A NUMERICAL STUDY OF THE DESCENT AND ASCENT MOTION OF A FULL OCEAN DEPTH HUMAN OCCUPIED VEHICLE

摘要

To meet the needs of scientific discoveries in hadal zones, the hadal science and technology center (HAST) of Shanghai Ocean University has made a significant commitment to construct a movable laboratory for hadal trenches in 2013, which includes a mothership, an full ocean depth (FOD) human occupied vehicle (HOV), an FOD Autonomous and Remotely-operated Vehicle (ARV) and several FOD landers. Presently, the HOV is in concept design phase. Current HOVs in service could only work below 7,000m. To increase the submergence depth from 7,000m to 11,000m for a FOD HOV, the time spending in descent and accent will take a majority part of power endurance and leave little time in scientific studies. Hence, the descent/ascent motion analysis and optimization will play a bigger role in FOD HOV designs contrasting to current HOVs.
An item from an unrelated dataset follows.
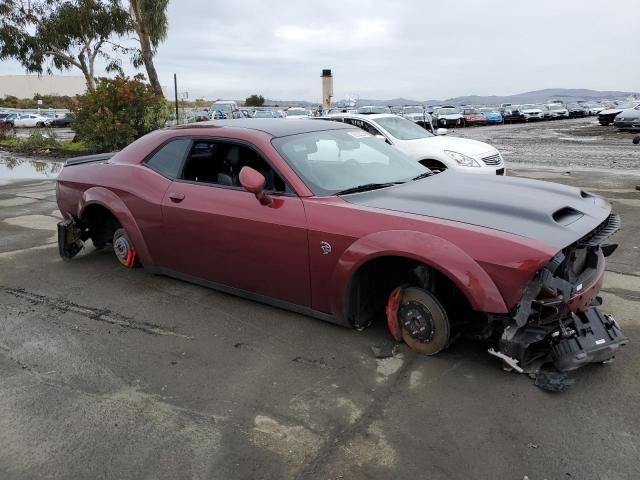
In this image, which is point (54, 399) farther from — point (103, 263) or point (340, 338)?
point (103, 263)

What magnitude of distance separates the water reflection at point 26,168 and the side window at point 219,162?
9582 mm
In this paper, in order to investigate resistance characteristics and drag coefficients in decent and ascent directions of the FOD HOV, the Reynolds Averaged Navier-Stokes (RANS) equations were solved using computational fluid dynamics. To achieve a faster descent and ascent process, diving and floating with various attacking angles were tried. The numerical analysis for each scenario has been conducted and results were discussed. The method and theory presented in the paper will be applied to the design of a practical deep manned submersible.